It takes a long time to end a long run
I just ran a test in which I stopped a 2x2x2 run on ds50ws after 60,000 events (as reported by the Aggregator.
The "manage2x2x2System.sh stop" command successfully sent the stop command to the two BoardReaders, but the sending of the stop command to the EBs and the AGs timed out.
When I looked in the BoardReader logs, it looks like many more fragments were generated than 60000 (more like 300,000).
The main system is still running after 78000 events (as shown by the PMT console and log). It's as though the BRs were generating fragments really fast and filling up various buffers in the system. However, I don't expect there to be this much buffering.
I've seen something similar in ds50daq, but we should look into this for artdaq-demo since it is very likely that one of our experiment collaborators will notice this too and ask about it.

» Raw data
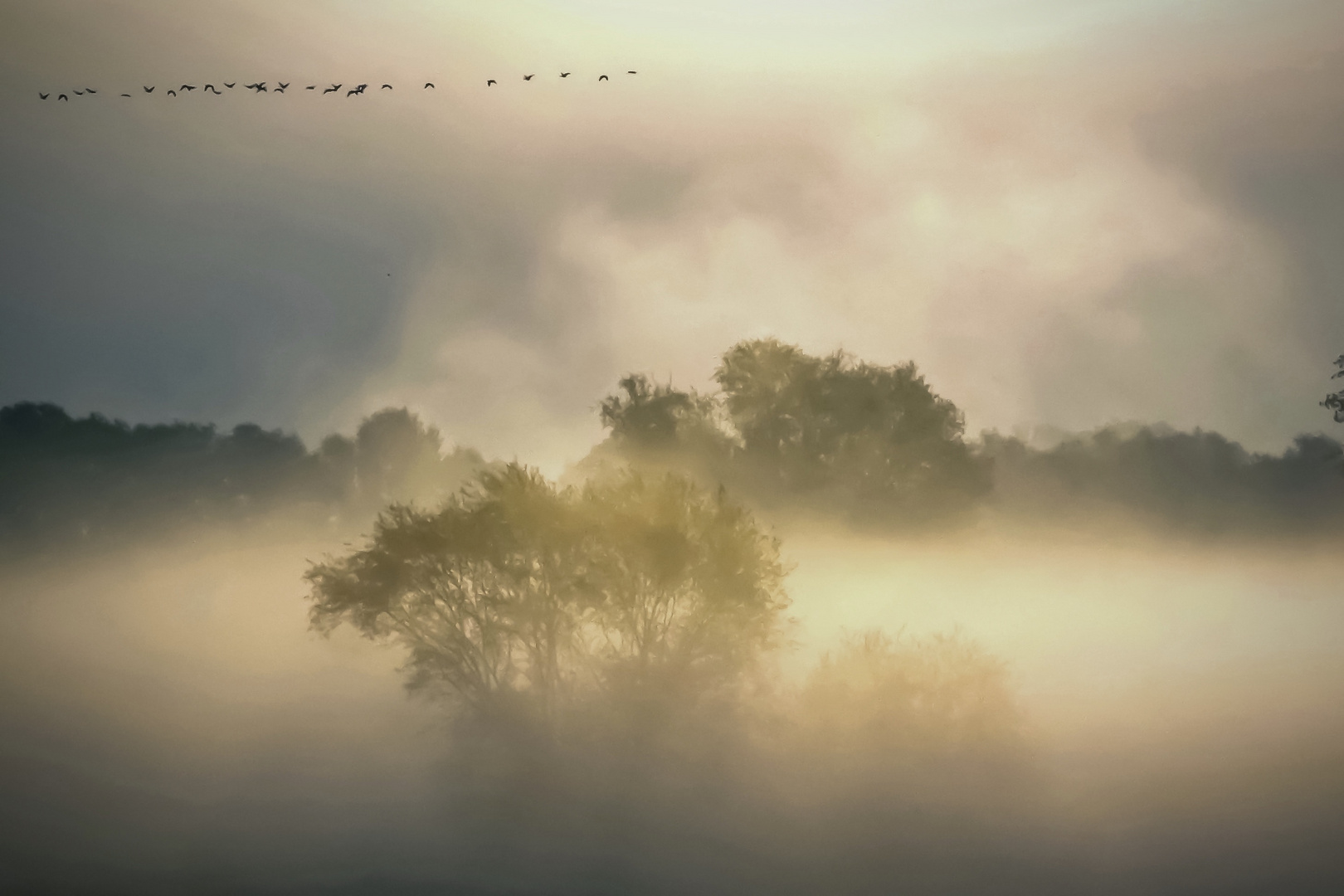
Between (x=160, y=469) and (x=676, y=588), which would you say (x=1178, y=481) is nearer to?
(x=676, y=588)

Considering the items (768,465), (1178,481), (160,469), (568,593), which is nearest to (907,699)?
(768,465)

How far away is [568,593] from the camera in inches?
2323

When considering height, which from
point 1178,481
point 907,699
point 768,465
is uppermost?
point 1178,481

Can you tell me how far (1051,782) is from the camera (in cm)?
6681

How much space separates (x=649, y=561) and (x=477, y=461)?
69.6 ft

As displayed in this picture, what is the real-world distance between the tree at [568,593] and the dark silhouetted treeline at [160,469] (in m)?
23.7

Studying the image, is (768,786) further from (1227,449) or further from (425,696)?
(1227,449)

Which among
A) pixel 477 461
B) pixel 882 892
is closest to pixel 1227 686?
pixel 882 892

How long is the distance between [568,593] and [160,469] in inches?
1775

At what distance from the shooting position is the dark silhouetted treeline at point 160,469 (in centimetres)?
8531

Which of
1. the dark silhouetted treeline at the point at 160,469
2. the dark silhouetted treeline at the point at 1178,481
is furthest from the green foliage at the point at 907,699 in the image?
the dark silhouetted treeline at the point at 160,469

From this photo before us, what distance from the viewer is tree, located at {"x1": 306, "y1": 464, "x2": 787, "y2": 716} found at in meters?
58.5

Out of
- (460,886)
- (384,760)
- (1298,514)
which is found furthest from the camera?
(1298,514)

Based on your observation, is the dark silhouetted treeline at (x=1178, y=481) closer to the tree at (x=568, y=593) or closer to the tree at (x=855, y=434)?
the tree at (x=855, y=434)
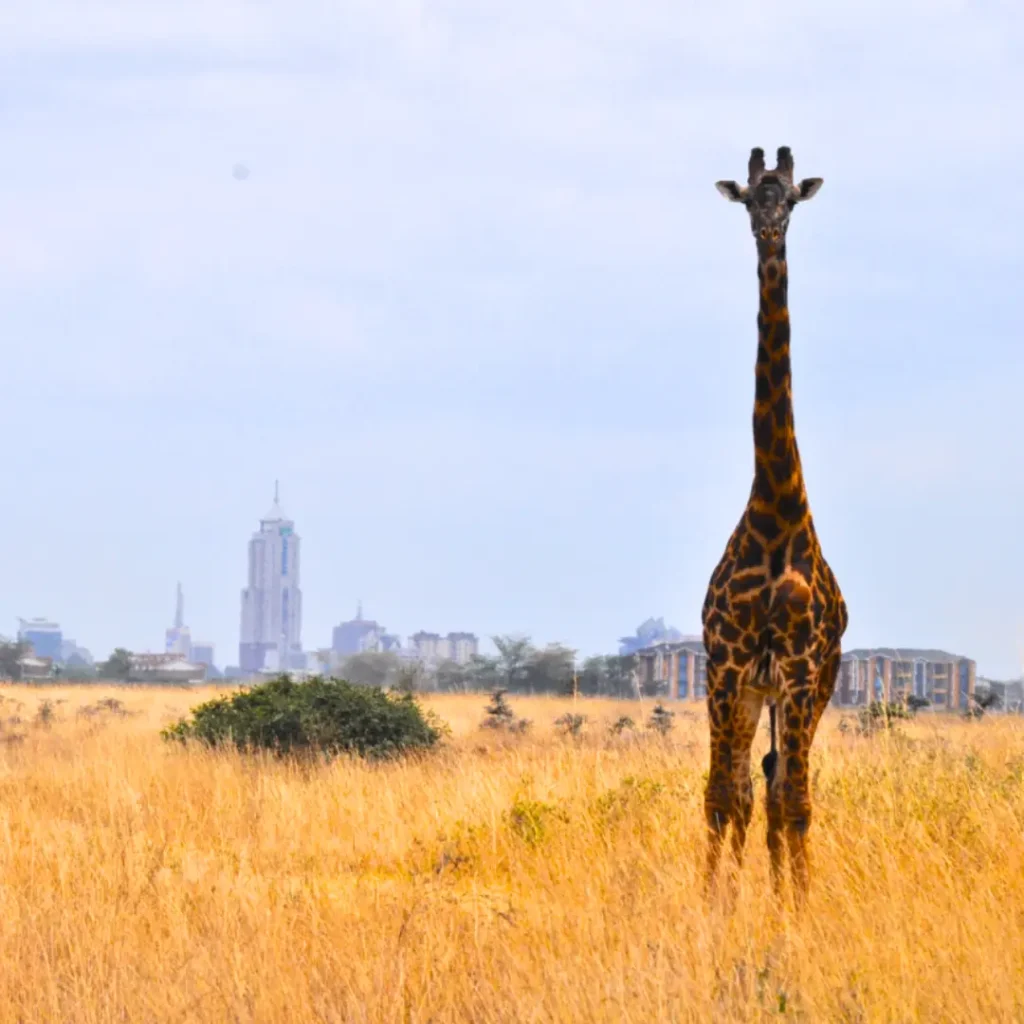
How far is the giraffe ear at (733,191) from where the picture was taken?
7926 millimetres

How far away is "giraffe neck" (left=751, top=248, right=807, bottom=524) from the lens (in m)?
7.86

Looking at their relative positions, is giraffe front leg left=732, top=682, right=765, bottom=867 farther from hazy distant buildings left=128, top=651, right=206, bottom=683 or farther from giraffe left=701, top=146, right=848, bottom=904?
hazy distant buildings left=128, top=651, right=206, bottom=683

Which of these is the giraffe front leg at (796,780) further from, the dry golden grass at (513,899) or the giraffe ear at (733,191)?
the giraffe ear at (733,191)

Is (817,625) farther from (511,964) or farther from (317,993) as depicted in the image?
(317,993)

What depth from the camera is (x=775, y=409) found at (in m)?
7.94

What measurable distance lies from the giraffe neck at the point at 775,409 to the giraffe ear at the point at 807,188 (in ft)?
1.07

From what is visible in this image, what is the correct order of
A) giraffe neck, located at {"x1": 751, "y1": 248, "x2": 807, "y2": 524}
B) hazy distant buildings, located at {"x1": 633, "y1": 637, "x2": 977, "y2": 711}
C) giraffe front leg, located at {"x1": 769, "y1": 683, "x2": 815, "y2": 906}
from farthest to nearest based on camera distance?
hazy distant buildings, located at {"x1": 633, "y1": 637, "x2": 977, "y2": 711}
giraffe neck, located at {"x1": 751, "y1": 248, "x2": 807, "y2": 524}
giraffe front leg, located at {"x1": 769, "y1": 683, "x2": 815, "y2": 906}

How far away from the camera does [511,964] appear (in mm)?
6262

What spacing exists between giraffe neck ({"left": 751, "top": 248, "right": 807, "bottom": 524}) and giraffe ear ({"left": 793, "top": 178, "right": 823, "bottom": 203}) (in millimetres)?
326

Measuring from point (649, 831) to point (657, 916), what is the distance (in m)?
3.30

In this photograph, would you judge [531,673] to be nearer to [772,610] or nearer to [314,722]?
[314,722]

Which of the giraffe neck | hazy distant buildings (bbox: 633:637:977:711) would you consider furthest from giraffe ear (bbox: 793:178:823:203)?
hazy distant buildings (bbox: 633:637:977:711)

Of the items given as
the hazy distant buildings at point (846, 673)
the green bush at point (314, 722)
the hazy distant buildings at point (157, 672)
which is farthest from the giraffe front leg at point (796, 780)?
the hazy distant buildings at point (157, 672)

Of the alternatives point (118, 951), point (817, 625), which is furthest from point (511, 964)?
point (817, 625)
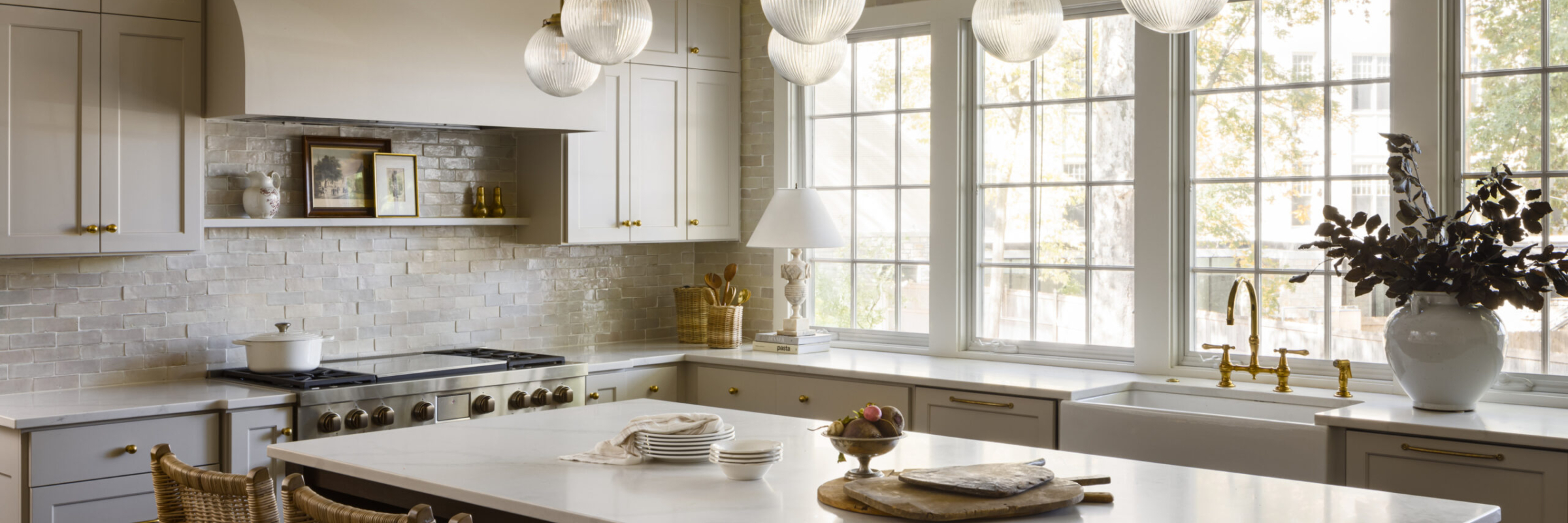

» Exercise requirements
- 1) In the post about stopping the 2x2x2 run, roughly how many fragments did the BoardReader logs suggest had been generated?
- 2) Continue the post about stopping the 2x2x2 run, starting after its final sentence.
You can complete the work here without the items.

» Answer section
- 1) More like 300,000.

- 2)
This test was done with artdaq-demo v2_00_01.
#1 Updated by Kurt Biery over 6 years ago
This seems to be a problem (bug?) in the ethernet MPI implementation. When the problem happens, the memory usage in the EventBuilders increases significantly, but when I added diagnostics to the EventStore code, I found that it was not in the EventStore or the ConcurrentQueue that the memory was being consumed. In fact, the EventBuilder statistics show many fewer events being received than have been sent by the BoardReaders.